Andrew Doyle: Thought Crimes
- Suzanne Black
- 11 August 2017
This article is from 2017.
A political critique ravaged by blind spots and irrelevance
Andrew Doyle surveys British politics from his perspective as a gay, Corbyn-ite Catholic and, between bouts of audience-baiting banter (and sexual advances), locates his dissatisfaction with left-leaning life in the UK. With a pedigree in political comedy as co-writer of Jonathan Pie (the fictitious political correspondent who can be seen on YouTube), this is all familiar territory for Doyle and his run-down of each British political party does feel rather cursory.

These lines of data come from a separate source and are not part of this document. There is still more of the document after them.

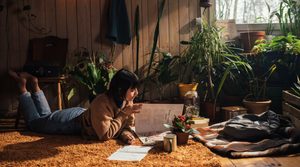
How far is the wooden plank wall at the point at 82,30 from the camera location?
2768mm

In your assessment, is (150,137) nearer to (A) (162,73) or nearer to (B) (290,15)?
(A) (162,73)

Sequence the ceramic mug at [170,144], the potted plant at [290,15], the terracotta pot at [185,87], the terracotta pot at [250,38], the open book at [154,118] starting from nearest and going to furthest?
the ceramic mug at [170,144] < the open book at [154,118] < the terracotta pot at [185,87] < the potted plant at [290,15] < the terracotta pot at [250,38]

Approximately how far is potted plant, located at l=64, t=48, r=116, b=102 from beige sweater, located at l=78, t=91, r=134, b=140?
2.52 feet

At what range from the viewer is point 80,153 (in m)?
1.35

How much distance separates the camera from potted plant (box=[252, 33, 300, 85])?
2273 millimetres

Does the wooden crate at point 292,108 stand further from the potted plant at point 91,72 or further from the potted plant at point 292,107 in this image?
the potted plant at point 91,72

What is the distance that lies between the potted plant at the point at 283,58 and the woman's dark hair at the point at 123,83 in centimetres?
171

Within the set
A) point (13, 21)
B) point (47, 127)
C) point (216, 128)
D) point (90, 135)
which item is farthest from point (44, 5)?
point (216, 128)

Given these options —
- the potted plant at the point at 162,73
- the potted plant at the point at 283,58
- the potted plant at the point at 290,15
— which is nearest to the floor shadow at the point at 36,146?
the potted plant at the point at 162,73

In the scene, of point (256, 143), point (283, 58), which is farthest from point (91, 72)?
point (283, 58)

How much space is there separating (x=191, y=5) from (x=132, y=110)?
80.7 inches

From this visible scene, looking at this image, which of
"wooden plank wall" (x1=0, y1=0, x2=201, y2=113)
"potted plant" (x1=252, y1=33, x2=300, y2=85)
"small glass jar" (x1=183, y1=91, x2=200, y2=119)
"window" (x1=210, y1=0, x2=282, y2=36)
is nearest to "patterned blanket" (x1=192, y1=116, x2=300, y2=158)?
"small glass jar" (x1=183, y1=91, x2=200, y2=119)

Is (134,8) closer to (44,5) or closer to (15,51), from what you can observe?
(44,5)

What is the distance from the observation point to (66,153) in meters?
1.35
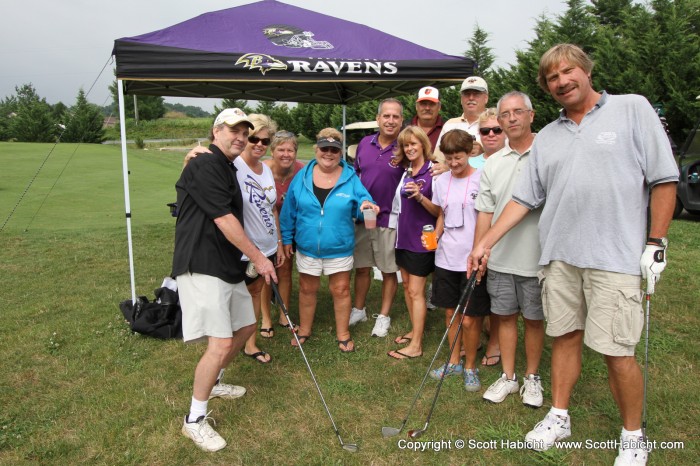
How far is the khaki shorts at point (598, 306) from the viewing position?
2227 millimetres

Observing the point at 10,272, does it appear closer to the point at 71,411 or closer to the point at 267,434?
the point at 71,411

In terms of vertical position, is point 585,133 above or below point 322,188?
above

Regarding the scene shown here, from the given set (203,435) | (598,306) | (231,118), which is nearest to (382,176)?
(231,118)

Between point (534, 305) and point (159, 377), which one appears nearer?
point (534, 305)

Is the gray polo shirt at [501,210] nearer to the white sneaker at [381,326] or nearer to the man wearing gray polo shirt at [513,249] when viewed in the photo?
the man wearing gray polo shirt at [513,249]

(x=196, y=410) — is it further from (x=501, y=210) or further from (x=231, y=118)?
(x=501, y=210)

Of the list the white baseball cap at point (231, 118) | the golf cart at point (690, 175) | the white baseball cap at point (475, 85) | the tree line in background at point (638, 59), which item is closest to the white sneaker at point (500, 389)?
the white baseball cap at point (231, 118)

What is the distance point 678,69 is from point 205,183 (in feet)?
44.9

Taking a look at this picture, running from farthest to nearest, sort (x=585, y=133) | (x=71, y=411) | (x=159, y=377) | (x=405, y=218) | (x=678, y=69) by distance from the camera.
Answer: (x=678, y=69) < (x=405, y=218) < (x=159, y=377) < (x=71, y=411) < (x=585, y=133)

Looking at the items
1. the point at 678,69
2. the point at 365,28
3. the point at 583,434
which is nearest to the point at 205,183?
the point at 583,434

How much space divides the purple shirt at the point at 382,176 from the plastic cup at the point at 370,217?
8.7 inches

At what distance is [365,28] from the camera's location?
5.19 meters

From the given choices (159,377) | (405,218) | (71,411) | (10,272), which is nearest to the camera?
(71,411)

It is surprising that for a show in Scotland he does not acknowledge the different political landscape north of the border: Scottish Labour are a different beast to Corbyn's lot and, for him, the SNP may as well not exist. It hints at a lack of effort that's replicated in his attack on left-wingers as Guardian-reading devourers of avocado, as well as lazy pot-shots at Ed Sheeran whose only fault is selling a lot of albums. A section in which Doyle slags off Scotland's education system serves no function, narratively, thematically or comedically.
He does make some good points about the nature of the EU and the pitfalls of identity politics in what could have been a necessary critique of why the left is currently losing out to the Brexiteers and Tories.
The Stand, until 27 Aug (not 14), 6.30pm, £12 (10).